Writing

Feed Software, technology, sysadmin war stories, and more.

Monday, October 12, 2020

Binpacking little things onto big things with PAE

This is a story about something that we used to do a long time ago to make the most of our hardware. I certainly hope it's not affecting anyone these days, but you never really know. It has to do with memory addresses, bit counts, CPU architectures, and operating system details.

This is over 10 years ago, when 64 bit Intel and AMD machines were becoming a thing. The place where I worked hadn't quite gotten to full saturation with those things yet, and besides, the OS wasn't ready for it in any case.

As a result, we had server boxes which had 8 gigabytes of memory in them, but which were still running a 32 bit environment, and so no process could exceed 4 GB of memory. It was actually a little worse than that, since the kernel needed a slice of that address space for itself, so in practice we couldn't use more than 3072 MB in the process.

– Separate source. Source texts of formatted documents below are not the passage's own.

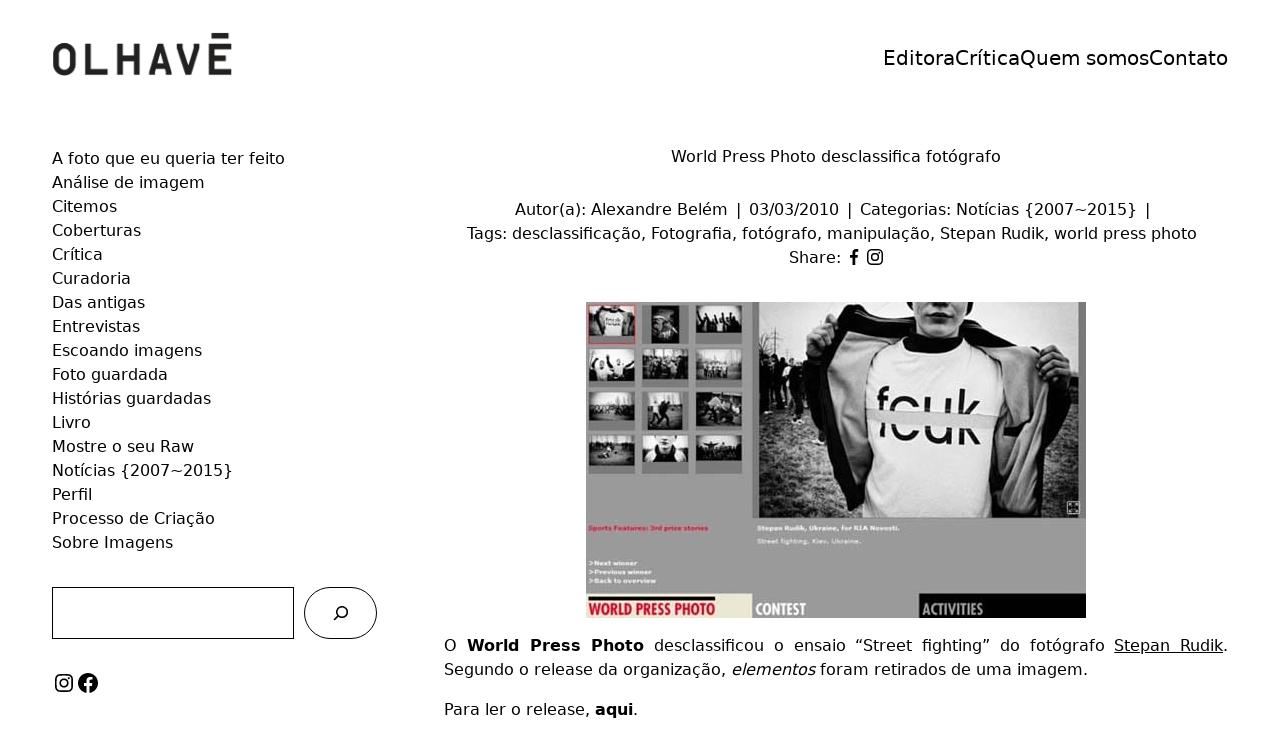

--- FILE ---
content_type: text/css
request_url: https://olhave.com.br/wp-content/themes/art-portfolio/style.css?ver=1.0
body_size: 400
content:
/*
Theme Name: Art Portfolio
Theme URI: https://minimalio.org
Description: Art Portfolio, a child theme of Minimalio, is a clean, minimalist WordPress theme designed specifically for artists, designers, photographers, and creatives who want to showcase their work in a beautiful and distraction-free environment. Whether you're a painter, illustrator, digital artist, or visual storyteller, this lightweight and fast-loading theme provides an elegant canvas to present your portfolio online.
With a focus on simplicity and usability, Art Portfolio includes a responsive, mobile-friendly layout, customizable homepage sections, and full Gutenberg compatibility. Easily create galleries, project pages, and artist statements without any coding knowledge. SEO-friendly and accessibility-ready, Art Portfolio ensures your work reaches a broader audience and looks stunning on any device.
Art Portfolio and Minimalio also offer extra premium features, portfolio custom post type, Gutenberg blocks for videos and galleries, and more. Check out our premium version at https://minimalio.org.
Template: minimalio
Version: 1.0.3
Author: mikulas-k
Author URI: https://mikulaskarpeta.net/en
Tested up to: 6.8
Requires PHP: 7.4
License: GNU General Public License v2 or later
License URI: http://www.gnu.org/licenses/gpl-2.0.html
License URI:  https://en.wikipedia.org/wiki/End-user_license_agreement
Text Domain: art-portfolio
Tags: two-columns, one-column, right-sidebar, left-sidebar, footer-widgets, blog, portfolio, photography, flexible-header, full-width-template, custom-header, custom-logo, custom-background, custom-menu, custom-colors, threaded-comments, translation-ready, rtl-language-support, featured-images, theme-options

Minimalio, Copyright 2025
Art Portfolio is distributed under the terms of the GNU GPL
*/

This could have been a huge waste of resources: all of that memory and us only able to use less than half of it? Fortunately, there was something more which could be done. These newer systems had picked up the PAE feature, so they could instead address up to 36 bits of physical memory.

Now, the actual code running was still very much a 32 bit situation, so any one process could only address 4 GB of address space, but now we could do something sneaky: we could run multiple processes!

And so, that's what we did. Typically, we'd load two 3072 MB processes on the box, and then might cram in another gig-and-a-half process to use up the rest of the space. We didn't try to allocate the entire 8 gigs to everything in userspace since the kernel needs memory too! All of that caching, buffering, network I/O and everything else has to go somewhere. If you (try to) eat all of it with your program, something will have to lose.

This wasn't the most efficient way to use the boxes, because it meant three times the overhead of our memory-hungry process, three sets of TCP ports for monitoring and RPC methods, and a bunch of complicated job configs to keep all of this stuff running and "binpacked" as well as we could.

Later, when we got actual 64 bit setups (kernel + userspace), the PAE hacks could go away, and now we could just run a 6 or 7 GB process all by itself. The overhead dropped off, and now it was just a lean, mean, caching machine. The configuration also lost a whole bunch of special case hacks, and we could go back to the notion of "one per box" again.

I really hope nobody in 2020 is still having to do this.